| WHAT IS EXPECTED |
Write out, precisely and in full, each line of the material.

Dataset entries
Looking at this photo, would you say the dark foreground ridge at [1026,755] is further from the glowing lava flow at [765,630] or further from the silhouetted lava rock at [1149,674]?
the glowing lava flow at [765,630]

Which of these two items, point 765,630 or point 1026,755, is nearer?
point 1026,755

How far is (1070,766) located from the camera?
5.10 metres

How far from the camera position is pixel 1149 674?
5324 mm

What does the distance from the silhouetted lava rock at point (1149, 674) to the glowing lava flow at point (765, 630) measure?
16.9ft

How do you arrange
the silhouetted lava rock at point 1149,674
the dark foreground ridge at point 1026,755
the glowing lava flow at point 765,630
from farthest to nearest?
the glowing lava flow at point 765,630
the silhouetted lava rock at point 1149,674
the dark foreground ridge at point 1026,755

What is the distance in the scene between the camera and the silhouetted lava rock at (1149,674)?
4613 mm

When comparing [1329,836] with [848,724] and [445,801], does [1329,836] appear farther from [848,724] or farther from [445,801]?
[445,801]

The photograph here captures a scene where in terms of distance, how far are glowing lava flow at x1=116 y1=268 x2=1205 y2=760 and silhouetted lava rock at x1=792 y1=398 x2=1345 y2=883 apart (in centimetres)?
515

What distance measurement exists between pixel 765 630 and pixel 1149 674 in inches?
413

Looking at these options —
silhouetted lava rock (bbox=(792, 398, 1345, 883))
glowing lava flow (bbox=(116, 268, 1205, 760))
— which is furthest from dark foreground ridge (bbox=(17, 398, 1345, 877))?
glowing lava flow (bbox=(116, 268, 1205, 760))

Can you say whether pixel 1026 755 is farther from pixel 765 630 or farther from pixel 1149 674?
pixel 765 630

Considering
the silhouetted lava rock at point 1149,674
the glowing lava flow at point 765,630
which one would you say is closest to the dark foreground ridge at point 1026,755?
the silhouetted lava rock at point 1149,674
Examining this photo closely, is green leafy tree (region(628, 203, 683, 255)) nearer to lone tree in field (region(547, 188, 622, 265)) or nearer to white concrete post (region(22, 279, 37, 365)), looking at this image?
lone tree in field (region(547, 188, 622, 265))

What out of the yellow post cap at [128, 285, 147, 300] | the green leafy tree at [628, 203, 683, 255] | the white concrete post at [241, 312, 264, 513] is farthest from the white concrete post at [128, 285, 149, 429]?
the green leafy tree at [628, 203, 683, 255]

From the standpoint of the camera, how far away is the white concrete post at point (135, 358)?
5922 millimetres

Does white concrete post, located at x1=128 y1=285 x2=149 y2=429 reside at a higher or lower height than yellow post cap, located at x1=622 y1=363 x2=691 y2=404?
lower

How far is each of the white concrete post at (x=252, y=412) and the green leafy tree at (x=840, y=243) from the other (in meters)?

| CORRECT OUTPUT |
Looking at this photo, would you say the dark foreground ridge at [1026,755] is further from the glowing lava flow at [765,630] or further from the silhouetted lava rock at [1149,674]?
the glowing lava flow at [765,630]

Which of these two items, point 765,630 or point 1026,755, is nearer?
point 1026,755

How far is (1070,766) located from the camera?
5.10 metres

How far from the camera position is pixel 1149 674?
5324 mm

What does the distance from the silhouetted lava rock at point (1149, 674) to the glowing lava flow at point (765, 630) measure?
16.9ft

How do you arrange
the silhouetted lava rock at point 1149,674
the dark foreground ridge at point 1026,755
the glowing lava flow at point 765,630
from farthest to nearest?
the glowing lava flow at point 765,630
the silhouetted lava rock at point 1149,674
the dark foreground ridge at point 1026,755

What is the distance in the scene between the camera and the silhouetted lava rock at (1149,674)?
4613 mm

When comparing [1329,836] with [848,724] and [445,801], does [1329,836] appear farther from [848,724] or farther from [445,801]?
[445,801]

The photograph here captures a scene where in terms of distance, how far are glowing lava flow at x1=116 y1=268 x2=1205 y2=760 and silhouetted lava rock at x1=792 y1=398 x2=1345 y2=883 apart (in centimetres)?
515

What distance measurement exists between pixel 765 630 and pixel 1149 674 in inches?
413

Looking at these options —
silhouetted lava rock (bbox=(792, 398, 1345, 883))
glowing lava flow (bbox=(116, 268, 1205, 760))
— which is furthest from dark foreground ridge (bbox=(17, 398, 1345, 877))?
glowing lava flow (bbox=(116, 268, 1205, 760))

Can you say whether pixel 1026 755 is farther from pixel 765 630 or farther from pixel 1149 674?
pixel 765 630

Considering
the silhouetted lava rock at point 1149,674
the glowing lava flow at point 765,630
which one would you say is closest to the dark foreground ridge at point 1026,755?
the silhouetted lava rock at point 1149,674
Examining this photo closely, is green leafy tree (region(628, 203, 683, 255)) nearer to lone tree in field (region(547, 188, 622, 265)) or nearer to white concrete post (region(22, 279, 37, 365)), looking at this image?
lone tree in field (region(547, 188, 622, 265))

What out of the yellow post cap at [128, 285, 147, 300] | the green leafy tree at [628, 203, 683, 255] | the white concrete post at [241, 312, 264, 513] is farthest from the white concrete post at [128, 285, 149, 429]?
the green leafy tree at [628, 203, 683, 255]

From the standpoint of the camera, how far away is the white concrete post at point (135, 358)?
5922 millimetres

Does white concrete post, located at x1=128 y1=285 x2=149 y2=429 reside at a higher or lower height than yellow post cap, located at x1=622 y1=363 x2=691 y2=404?
lower

How far is each of the white concrete post at (x=252, y=412) and the green leafy tree at (x=840, y=243) from the other (in meters)?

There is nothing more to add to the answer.